Answered by Jesse Norman

HM Treasury has received unprecedented amounts of correspondence since the start of the coronavirus outbreak, and apologises for the delay in responding to the Honourable Member. The Honourable Member’s correspondence is receiving attention and will be replied to as soon as possible.


Written Question
Coronavirus Job Retention Scheme
Monday 27th April 2020

Asked by: Tommy Sheppard (Scottish National Party - Edinburgh East)

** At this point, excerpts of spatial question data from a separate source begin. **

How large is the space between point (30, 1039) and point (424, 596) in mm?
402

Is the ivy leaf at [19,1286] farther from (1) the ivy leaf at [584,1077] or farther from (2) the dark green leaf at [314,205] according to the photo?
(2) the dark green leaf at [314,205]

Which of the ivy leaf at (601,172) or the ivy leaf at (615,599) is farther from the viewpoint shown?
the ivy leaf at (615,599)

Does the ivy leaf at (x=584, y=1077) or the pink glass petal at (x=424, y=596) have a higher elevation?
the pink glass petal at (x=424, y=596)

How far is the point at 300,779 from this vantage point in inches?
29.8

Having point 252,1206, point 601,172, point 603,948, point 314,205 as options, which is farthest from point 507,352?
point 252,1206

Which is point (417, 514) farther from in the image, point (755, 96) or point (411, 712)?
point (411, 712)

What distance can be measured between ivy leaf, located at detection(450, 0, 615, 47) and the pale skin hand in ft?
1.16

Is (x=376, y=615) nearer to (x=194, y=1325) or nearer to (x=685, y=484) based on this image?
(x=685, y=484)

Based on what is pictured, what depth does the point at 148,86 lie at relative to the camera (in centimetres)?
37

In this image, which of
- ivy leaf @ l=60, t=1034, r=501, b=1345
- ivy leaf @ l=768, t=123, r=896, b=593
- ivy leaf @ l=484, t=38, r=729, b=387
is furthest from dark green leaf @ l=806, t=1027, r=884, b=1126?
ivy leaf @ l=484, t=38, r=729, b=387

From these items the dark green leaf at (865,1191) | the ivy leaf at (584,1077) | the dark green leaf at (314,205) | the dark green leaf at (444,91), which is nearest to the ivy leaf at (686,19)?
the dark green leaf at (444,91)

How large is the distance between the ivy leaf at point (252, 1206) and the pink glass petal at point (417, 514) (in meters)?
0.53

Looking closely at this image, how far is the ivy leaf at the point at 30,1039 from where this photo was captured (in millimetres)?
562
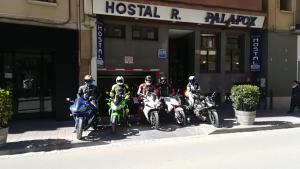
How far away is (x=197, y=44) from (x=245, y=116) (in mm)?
5714

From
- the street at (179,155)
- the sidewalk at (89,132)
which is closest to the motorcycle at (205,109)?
the sidewalk at (89,132)

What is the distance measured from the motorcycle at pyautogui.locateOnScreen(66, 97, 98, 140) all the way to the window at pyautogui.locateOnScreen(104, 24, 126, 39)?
5296 mm

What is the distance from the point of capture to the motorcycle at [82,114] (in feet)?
37.3

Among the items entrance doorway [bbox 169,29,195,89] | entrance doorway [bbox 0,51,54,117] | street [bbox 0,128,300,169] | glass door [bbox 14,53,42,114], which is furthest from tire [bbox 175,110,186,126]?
entrance doorway [bbox 169,29,195,89]

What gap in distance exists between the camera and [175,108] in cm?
1398

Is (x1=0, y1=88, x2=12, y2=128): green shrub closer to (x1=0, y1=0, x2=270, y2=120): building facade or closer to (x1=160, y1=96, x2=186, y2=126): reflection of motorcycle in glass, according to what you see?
(x1=0, y1=0, x2=270, y2=120): building facade

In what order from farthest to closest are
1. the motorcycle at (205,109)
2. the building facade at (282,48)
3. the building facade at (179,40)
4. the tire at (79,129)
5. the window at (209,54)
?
the building facade at (282,48), the window at (209,54), the building facade at (179,40), the motorcycle at (205,109), the tire at (79,129)

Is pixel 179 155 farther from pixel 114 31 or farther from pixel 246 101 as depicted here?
pixel 114 31

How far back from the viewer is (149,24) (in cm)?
1738

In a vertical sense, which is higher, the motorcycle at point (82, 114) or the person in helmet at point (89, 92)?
the person in helmet at point (89, 92)

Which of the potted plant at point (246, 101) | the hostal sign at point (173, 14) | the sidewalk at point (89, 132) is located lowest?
the sidewalk at point (89, 132)

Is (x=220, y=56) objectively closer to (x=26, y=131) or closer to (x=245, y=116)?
(x=245, y=116)

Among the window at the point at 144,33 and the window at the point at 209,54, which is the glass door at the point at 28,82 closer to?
the window at the point at 144,33

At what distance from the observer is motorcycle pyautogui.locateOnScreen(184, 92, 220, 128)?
45.2ft
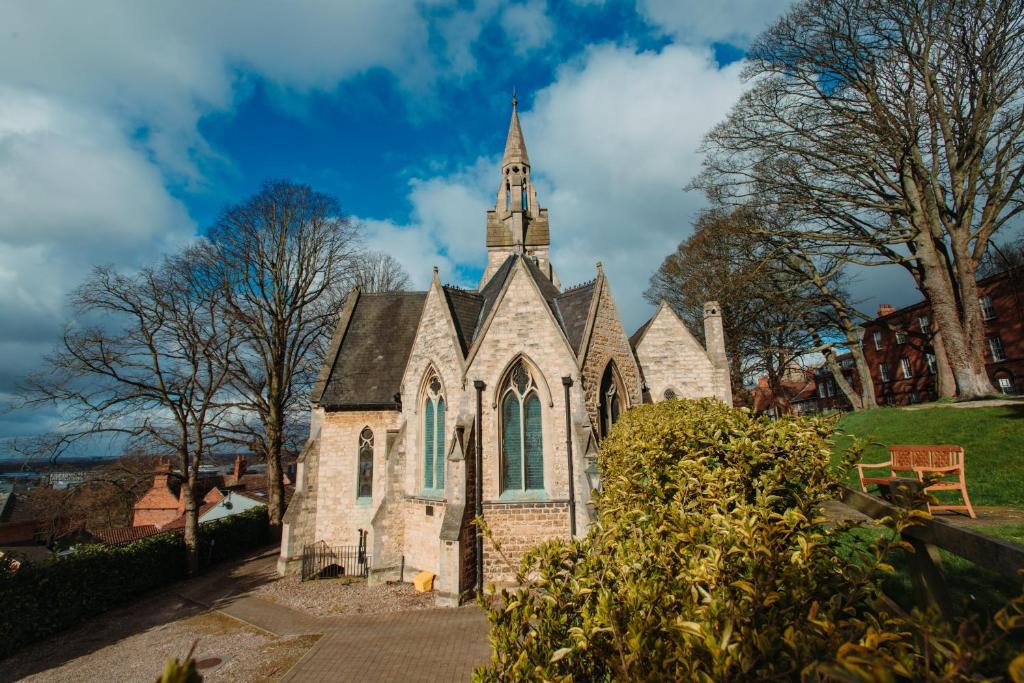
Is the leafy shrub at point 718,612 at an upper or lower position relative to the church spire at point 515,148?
lower

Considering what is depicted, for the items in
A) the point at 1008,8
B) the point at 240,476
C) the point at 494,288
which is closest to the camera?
the point at 1008,8

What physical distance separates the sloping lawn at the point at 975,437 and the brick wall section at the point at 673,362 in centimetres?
519

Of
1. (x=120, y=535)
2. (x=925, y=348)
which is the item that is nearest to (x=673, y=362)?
(x=925, y=348)

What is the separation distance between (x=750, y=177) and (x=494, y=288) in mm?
11803

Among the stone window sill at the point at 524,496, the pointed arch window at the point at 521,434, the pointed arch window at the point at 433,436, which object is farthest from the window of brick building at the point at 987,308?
the pointed arch window at the point at 433,436

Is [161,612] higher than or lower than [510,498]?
lower

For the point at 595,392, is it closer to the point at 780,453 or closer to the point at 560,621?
the point at 780,453

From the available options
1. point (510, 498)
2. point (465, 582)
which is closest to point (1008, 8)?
point (510, 498)

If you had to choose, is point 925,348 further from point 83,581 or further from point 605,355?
point 83,581

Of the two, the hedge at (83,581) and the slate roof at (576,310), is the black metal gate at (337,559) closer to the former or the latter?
the hedge at (83,581)

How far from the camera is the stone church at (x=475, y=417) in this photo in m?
12.5

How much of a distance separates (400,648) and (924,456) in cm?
1100

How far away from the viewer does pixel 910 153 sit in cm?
1603

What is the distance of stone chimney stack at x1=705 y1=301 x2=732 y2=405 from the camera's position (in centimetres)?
1814
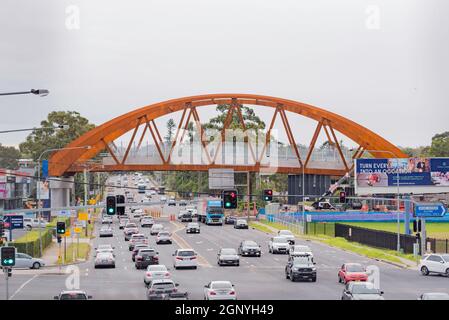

Question to the HM Treasury:

To ask the Chancellor of the Exchequer, what assessment he has made of the potential merits of people who have been furloughed under the Coronavirus Job Retention Scheme being able to continue to work on critical elements of their employers' operations not related to income generation or trading; and when he plans to respond to the letter dated 31 March 2020 from the hon. Member for Edinburgh East on that subject.

Answered by Jesse Norman

The Coronavirus Job Retention Scheme is designed to help those who otherwise would have been made unemployed and to provide support to businesses as quickly as possible. Allowing employers to move staff to part-time and claim the difference would be contrary to the policy goal and substantially increase the risk of fraud. It is also inconsistent with public health guidance for people to stay at home. However, there is flexibility in the scheme as employers can decide how many staff to furlough, and staff can be furloughed multiple times while the scheme is in operation, provided they are furloughed for a minimum of 3 weeks.

The Honourable Member will appreciate that at this unprecedented time the Government is receiving very significant volumes of correspondence. HM Treasury officials are working to ensure that all Honourable Members receive a reply to correspondence as soon as possible.